Befreiungskriege 1813-14

Painting and modelling 28mm Napoleonic wargaming miniatures

Our Belgian campaign: the Lion Mound

Posted by Martin on February 9, 2012

Here’s another set of postings where I’m behind schedule. In the first set of photos from our visit to Belgium last year, I concentrated on Plancenoit. Today, I’ve finally got round to the second location – the Lion Mound. The first picture shows the steps up to the top of the mound – a mere 226 in total. From the bottom it doesn’t actually look too daunting but Peter F. and I don’t mind admitting that after a hearty lunch in the inn over the road washed down by a glass or two of the local Waterloo beer, we felt our ages by the time we gained the summit!

The Lion Mound on the Waterloo battlefield.

The Lion Mound on the Waterloo battlefield.

However, the exertion is well rewarded with a view of the battlefield that genuinely merits the description panoramic. You can see La Haie Sainte to the East very clearly and (if it weren’t for the trees being in leaf) you’d also also be able to see Hougoumont to the South. With the aid of a map, binoculars and a good sense of direction, it’s also possible to pick out other salient features of the battlefield. Perhaps most interestingly, from this high vantage point (which didn’t exist at the time of the battle, of course) the infamous ridge that Wellington used to his advantage in deploying his lines doesn’t look very fearsome at all. However, later in the day, we had the opportunity to view the topology from the other direction and then it certainly did look imposing. Especially if one calls to mind the wet muddy conditions and the prospect of British musketry on the day of battle.

Rear of La Haie Sainte farm viewed  from the Lion Mound.

Rear of La Haie Sainte farm viewed from the Lion Mound.

The sad thing is that several of the sites on the battlefield are falling into disrepair. While we were at the top of the Lion Mound, Peter F. mentioned the Gettysburg battlefield that he has visited in America and how well-preserved it is as a visitor attraction. Waterloo is definitely a poor relation by comparison. The photo above shows the rear of La Haie Sainte farm and it looks a bit shabby. Later, we drove past the front side on the way to La Caillou and, frankly, it wasn’t much better. However, I enjoyed a tinge of nostalgia from recognising how obviously the old Airfix Battle of Waterloo Farmhouse is based on La Haie Sainte.

Time and other obstacles prevented us from getting close to Hougoumont. Paul Meganck informed us that the farm has relatively new owners who are less tolerant of battlefield tourists, so we gave it a miss to concentrate on locations where Paul’s company was a passport to a friendly welcome. So it seems fitting to close this posting with a view southwards towards Hougoumont. It’s obscured by the trees behind Peter F’s right shoulder but if you look very closely you can just make out some low walls which I suspect define the location of the orchard.

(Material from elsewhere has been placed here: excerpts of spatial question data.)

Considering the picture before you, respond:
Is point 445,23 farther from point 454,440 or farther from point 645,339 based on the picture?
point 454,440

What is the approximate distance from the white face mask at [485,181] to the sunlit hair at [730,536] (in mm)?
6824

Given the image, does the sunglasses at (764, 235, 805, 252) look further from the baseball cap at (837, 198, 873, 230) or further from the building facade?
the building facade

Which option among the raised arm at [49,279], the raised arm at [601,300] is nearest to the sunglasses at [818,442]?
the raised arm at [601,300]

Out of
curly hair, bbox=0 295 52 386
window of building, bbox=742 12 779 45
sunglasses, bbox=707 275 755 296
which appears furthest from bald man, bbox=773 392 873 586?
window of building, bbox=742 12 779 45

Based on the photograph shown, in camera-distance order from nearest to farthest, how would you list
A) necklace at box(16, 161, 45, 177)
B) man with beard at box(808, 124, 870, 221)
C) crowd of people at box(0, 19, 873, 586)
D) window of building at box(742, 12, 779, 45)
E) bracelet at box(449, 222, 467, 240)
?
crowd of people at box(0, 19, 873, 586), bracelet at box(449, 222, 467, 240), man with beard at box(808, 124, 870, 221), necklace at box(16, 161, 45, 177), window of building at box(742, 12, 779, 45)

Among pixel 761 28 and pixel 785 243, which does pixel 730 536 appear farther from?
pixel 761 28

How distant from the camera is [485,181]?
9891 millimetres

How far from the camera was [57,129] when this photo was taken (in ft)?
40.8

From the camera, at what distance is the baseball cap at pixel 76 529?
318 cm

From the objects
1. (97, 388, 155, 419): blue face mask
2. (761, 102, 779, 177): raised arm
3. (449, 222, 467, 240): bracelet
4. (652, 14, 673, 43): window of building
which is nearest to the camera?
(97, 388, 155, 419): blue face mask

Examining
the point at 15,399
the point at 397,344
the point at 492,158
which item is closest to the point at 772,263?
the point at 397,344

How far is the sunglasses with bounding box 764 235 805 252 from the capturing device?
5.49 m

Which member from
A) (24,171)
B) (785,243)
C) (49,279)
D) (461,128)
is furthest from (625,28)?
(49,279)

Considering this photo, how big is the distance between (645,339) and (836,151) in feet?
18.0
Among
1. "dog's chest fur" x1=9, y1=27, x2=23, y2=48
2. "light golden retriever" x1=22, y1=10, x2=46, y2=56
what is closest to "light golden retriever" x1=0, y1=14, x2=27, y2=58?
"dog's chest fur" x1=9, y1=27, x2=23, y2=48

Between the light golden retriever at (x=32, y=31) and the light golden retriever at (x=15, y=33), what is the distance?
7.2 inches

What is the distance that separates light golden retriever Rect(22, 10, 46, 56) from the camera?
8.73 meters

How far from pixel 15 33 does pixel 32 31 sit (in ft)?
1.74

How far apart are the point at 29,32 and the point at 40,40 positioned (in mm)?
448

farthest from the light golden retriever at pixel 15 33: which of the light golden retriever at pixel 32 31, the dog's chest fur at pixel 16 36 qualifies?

Can you spot Hougoumont in the trees behind Peter F's right shoulder?

Can you spot Hougoumont in the trees behind Peter F's right shoulder?

In the next instalment, we’ll venture inside the Panorama building…

3 Responses to “Our Belgian campaign: the Lion Mound”

  1. Hello Martin

    The photo of La Haie Sainte farm struck me for the length of the building. I’m used to shortened wargaming models I guess.

    As for Peter F. getting in the way of a photo – well all I can say is next time leave him at home to do more sculpting!! 8O))

    von Peter himself

  2. OMG! My dream trip to a battlefield…you’re a lucky guy… really need to convince my family that it’s worth visiting Brussels in a next holiday

  3. Simon said

    Waterloo is worth a visit for sure, the thing that struck me was how small the battlefield is. Standing behind La Haie Sainte and knowing that Napoleon lead the old guard to that point was pretty amazing.
    I wonder if the state of the buildings is a sign of the economic climate in Europe, there is little money for battlefield maintenance these days.